Tingkatkan Kedisiplinan Prajurit, Kodam XX Tuanku Imam Bonjol Gelar Operasi Gaktib & Yustisi 2026

Sakato.co.id – Ratusan personel gabungan dari Polisi Militer Angkatan Darat, Laut, dan Udara, beserta satuan pendukung lainnya, memadati Lapangan Imam Bonjol, Padang, pada Jumat (13/2/2026) pagi. Kehadiran mereka merupakan bagian dari Upacara Gelar Operasi Penegakan Ketertiban (Gaktib) dan Yustisi Tahun Anggaran 2026.

Operasi yang diinisiasi oleh Kodam XX Tuanku Imam Bonjol ini merupakan agenda rutin tahunan yang bertujuan untuk memperkuat kepatuhan hukum, disiplin, serta tata tertib di lingkungan prajurit maupun PNS TNI.

Kepala Staf Kodam (Kasdam) XX Tuanku Imam Bonjol, Brigjen TNI Heri Prakosa Ponco Wibowo, yang memimpin upacara tersebut, menegaskan bahwa operasi ini bukan sekadar rutinitas, melainkan instrumen penting dalam menjaga marwah institusi.

“Operasi Gaktib dan Yustisi 2026 diarahkan untuk meningkatkan kepatuhan dan disiplin anggota. Selain itu, ini adalah langkah konkret untuk menyelesaikan berbagai pelanggaran hukum yang mungkin terjadi di lapangan,” ujar Brigjen TNI Heri Prakosa saat membacakan amanat Panglima TNI.

Tahun ini, penekanan operasi dialihkan pada pengembangan profesionalisme serta penguatan upaya pencegahan dan penegakan hukum secara konsisten.

Dalam kesempatan tersebut, Kasdam juga memaparkan keberhasilan pelaksanaan operasi pada tahun sebelumnya (2025) yang menunjukkan tren positif dibandingkan tahun 2024. Penurunan angka pelanggaran menjadi bukti meningkatnya kesadaran hukum di lingkungan TNI.

“Berdasarkan laporan pelaksanaan tahun 2025 lalu, terjadi penurunan jumlah pelanggaran dibandingkan 2024, pada operasi Gaktib jumlah pelanggaran turun dari 456 kasus menjadi 432 kasus atau menurun 5,62 persen.
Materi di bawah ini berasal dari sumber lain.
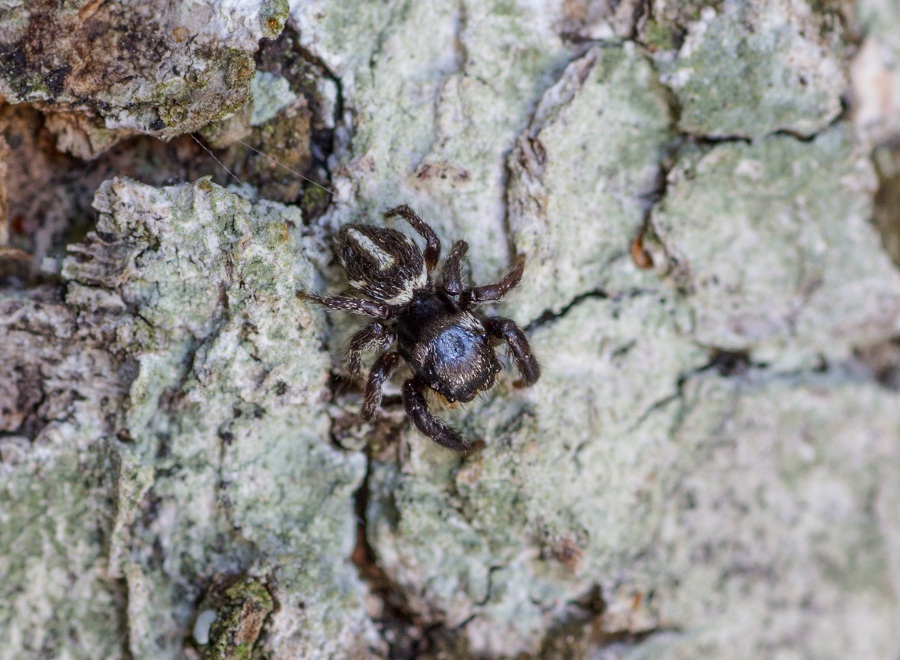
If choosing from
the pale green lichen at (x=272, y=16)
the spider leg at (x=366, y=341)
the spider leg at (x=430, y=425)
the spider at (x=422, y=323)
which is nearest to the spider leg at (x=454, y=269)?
the spider at (x=422, y=323)

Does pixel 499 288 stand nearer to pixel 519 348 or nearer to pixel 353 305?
pixel 519 348

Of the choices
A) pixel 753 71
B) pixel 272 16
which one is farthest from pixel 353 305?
pixel 753 71

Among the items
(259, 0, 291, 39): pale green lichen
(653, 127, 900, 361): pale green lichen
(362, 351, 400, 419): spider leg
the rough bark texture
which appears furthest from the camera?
(653, 127, 900, 361): pale green lichen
Sementara itu, operasi yustisi mencatat penurunan signifikan dari 925 perkara menjadi 549 perkara atau turun 40,64 persen,” kata dia.
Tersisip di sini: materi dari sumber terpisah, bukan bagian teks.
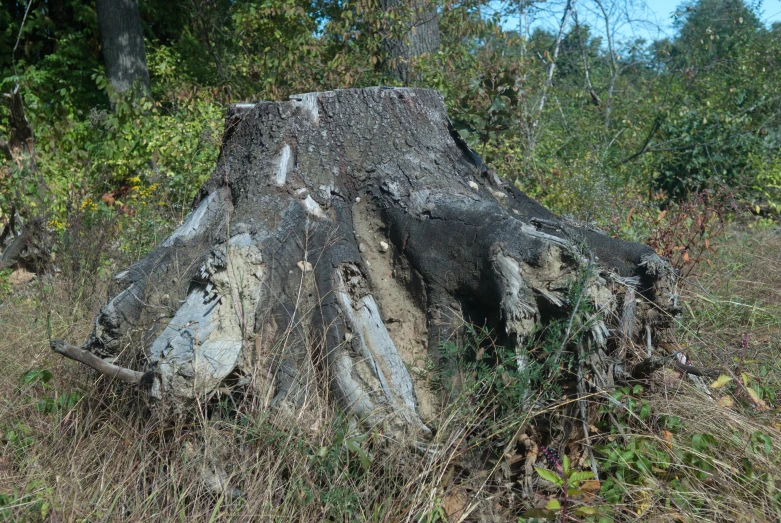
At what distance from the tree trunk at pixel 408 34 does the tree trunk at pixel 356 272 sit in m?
3.68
“Penurunan signifikan pada angka perkara yustisi (lebih dari 40%) menjadi catatan prestasi tersendiri bagi penegakan hukum di lingkungan militer wilayah Sumatera Barat,” imbuhnya.
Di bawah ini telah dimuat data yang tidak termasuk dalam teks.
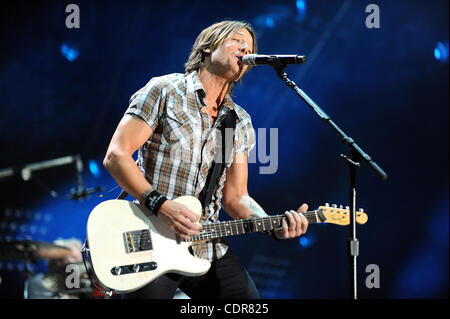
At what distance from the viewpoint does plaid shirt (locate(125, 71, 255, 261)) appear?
269cm

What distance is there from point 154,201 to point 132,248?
26 cm

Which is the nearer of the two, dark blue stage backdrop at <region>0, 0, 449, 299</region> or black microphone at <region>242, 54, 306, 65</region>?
black microphone at <region>242, 54, 306, 65</region>

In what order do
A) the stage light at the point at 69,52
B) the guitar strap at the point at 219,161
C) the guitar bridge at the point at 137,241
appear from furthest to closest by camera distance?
the stage light at the point at 69,52, the guitar strap at the point at 219,161, the guitar bridge at the point at 137,241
Operasi Gaktib dan Yustisi ini dijadwalkan berlangsung sepanjang tahun, mulai dari Januari hingga Desember 2026. Melalui kegiatan rutin ini, diharapkan setiap prajurit tetap berada dalam koridor hukum dan menjaga etika keprajuritan.

Menutup amanatnya, Kasdam menyampaikan apresiasi mendalam kepada seluruh prajurit dan PNS TNI atas dedikasi mereka dalam menjaga disiplin dan kehormatan institusi di mata masyarakat.